The tale reminded me a lot of the 1986 Bowie-extravaganza, ‘Labyrinth’. The connection is obvious, for a girl following her kidnapped baby brother into lands unknown … but the similarities end there. There’s also a boy called Brendan, the King of the Bandits, who is obviously a hark back to J.M. Barrie’s reluctant adult, Peter Pan, who is fiercely independent and original in Meloy’s ‘Wildwood’. The wood is also inhabited by many speaking animals including an Owl King (leader of the Wildwood avian) – who reminded me of the 1982 cartoon ‘The Secret Of NIMH’ (based on the Robert C. O’Brien novel). ‘Wildwood’ is, first and foremost, a Fairytale. The book reads like a classic, and the novel’s villainess, the Dowager Governess, could have been plausibly ripped from a Grimm or Hans Christian Andersen Fairytale for her timelessness and tragedy.

I loved our protagonist, Prue. She’s gutsy and glorious, a whip-quick girl who uses wit and wiles in her Wildwood journey to saving her brother. I especially loved that Prue was a girl – she’s the protagonist mothers will want their daughter to read, and she’s the girl to meet the wishes of anyone who ever fantasized what ‘Harry Potter’ could have been with Hermione in the lead (she’s that cool!).

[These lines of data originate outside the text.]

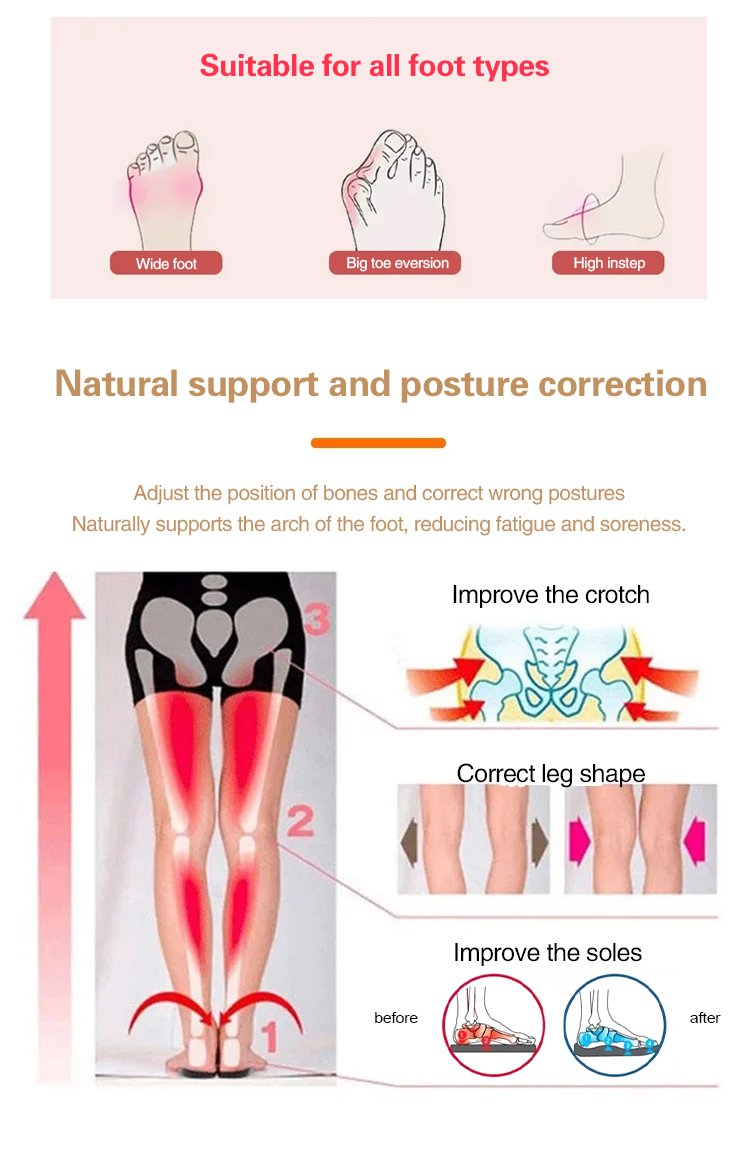 Suitable for all foot types

Wide foot

Big toe eversion

High instep

Natural support and posture correction

Adjust the position of bones and correct wrong postures
Naturally supports the arch of the foot, reducing fatigue and soreness.

3

2

1

Improve the crotch

Correct leg shape

Improve the soles

before

after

And, of course, how can I not touch on Wildwood itself – the book’s title and, arguably, most important character. I loved the setting, especially since it’s actually situated in a future Portland (as opposed to a wardrobe wonderland or rabbit hole dimension);

There were no city names here; no network of wandering yellow lines demarking highways and roads. Only vast puddles all shades of green and white and the occasional squiggly blue line linking the myriad remote lakes that peppered the landscape. “There are places in the world where people just don’t end up living. Maybe it’s too cold or there are too many trees or the mountains are too steep to climb. But whatever the reason, no one has thought to build a road there and without roads, there are no houses and without houses, no cities.” He flipped back to the map of Portland and tapped his finger against the spot where “I.W.” was written. “It stands for ‘Impassable Wilderness.’ And that’s just what it is.”

I loved that Wildwood was situated and juxtaposed with reality – it seems to bring a little bit more magic to the tale.

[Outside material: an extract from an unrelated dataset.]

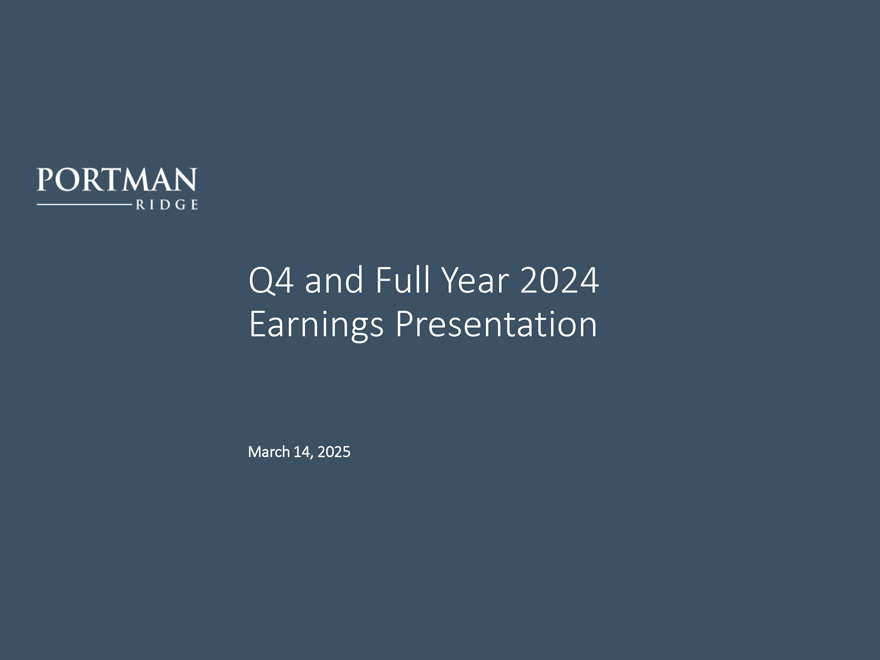 PORTMAN
RIDGE

Q4 and Full Year 2024
Earnings Presentation

March 14, 2025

‘Wildwood’ is an impressive new children’s book, and should go down as a modern classic. Amazon lists the reading age to be between 9–12 years (possibly even lower … if read with an adult for hand-holding during some scary battle scenes). But Colin Meloy and Carson Ellis have also come up with an accompanying soundtrack list for the book, which features at least two Led Zeppelin songs – and this should be some indication that ‘Wildwood’ is not just meant for the enjoyment of the younger set. Anyone who has hummed along to one of Meloy’s dark songs will know that they’re in for a treat with his children’s literary foray. In the overgrown and magically overrun landscape of the Wildwood, where a murder of crows ambushes a baby boy and ivy has a taste for blood… Meloy’s wicked melodies and haunting lyrics are actually well suited to a Grimm-esque Fairytale world with a kick-butt heroine whose guts and determination will have you turning the page to keep up with her. Brilliant!